▶ [Exercise objective]:
In the entries below, repeat only the lines between those holding "Presidencias-Abstencao (1)" and "coinmarketcap cryptovalute", inclusive. Leave pictures out.

▶ [Extracted information]:
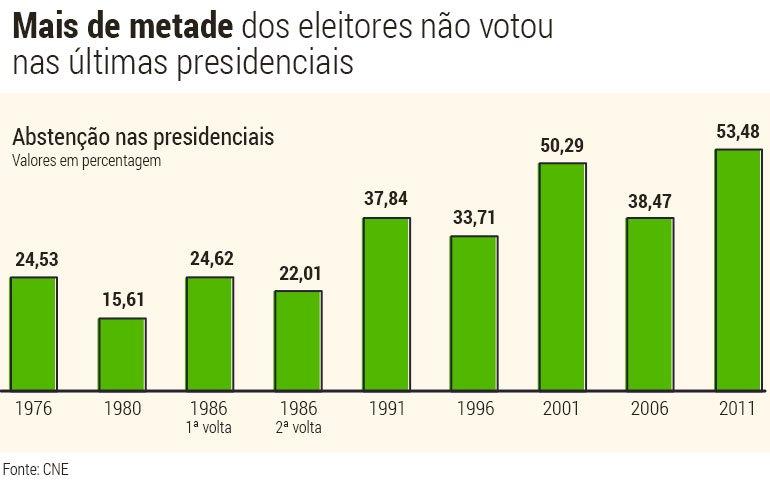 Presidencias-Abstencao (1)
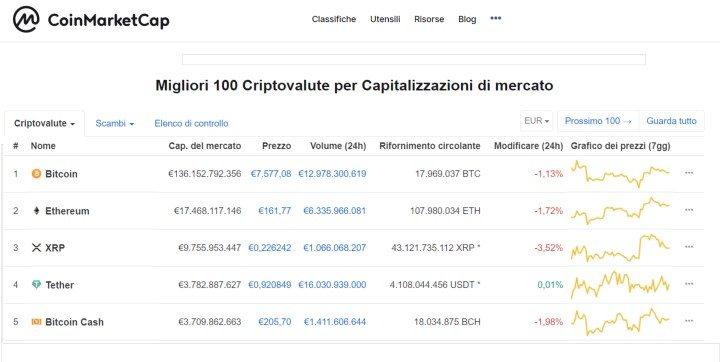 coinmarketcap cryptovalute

...

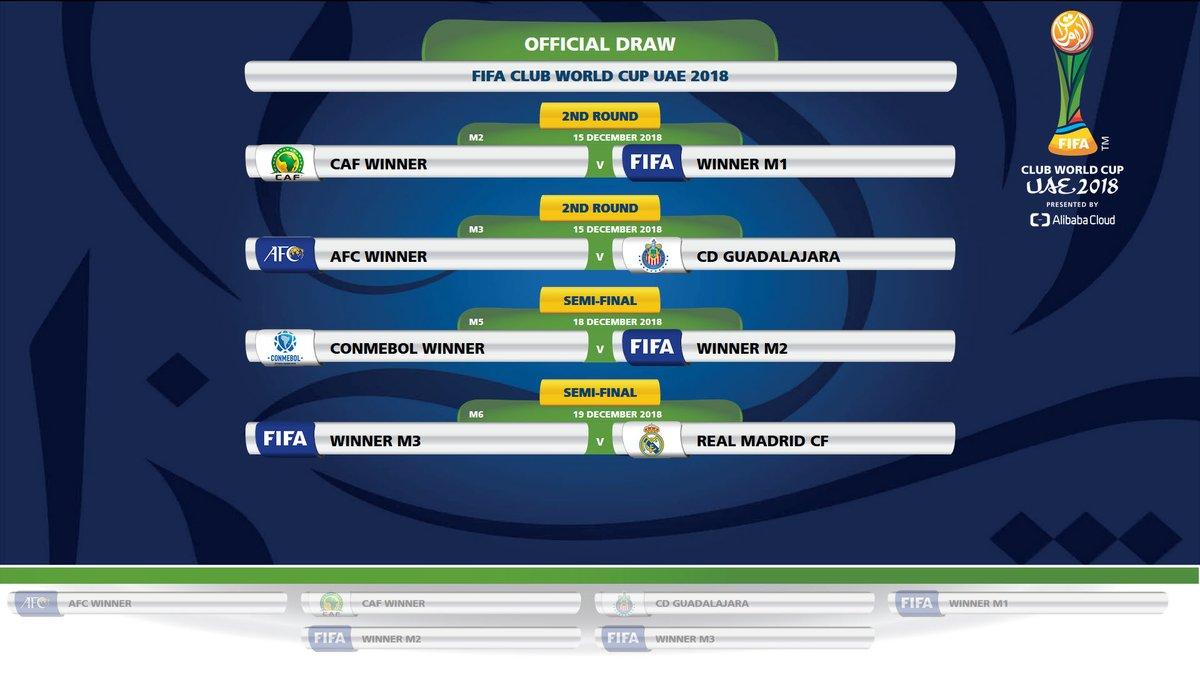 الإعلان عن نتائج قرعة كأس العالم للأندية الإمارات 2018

▶ [Answer to the exercise]:
 Presidencias-Abstencao (1)
 coinmarketcap cryptovalute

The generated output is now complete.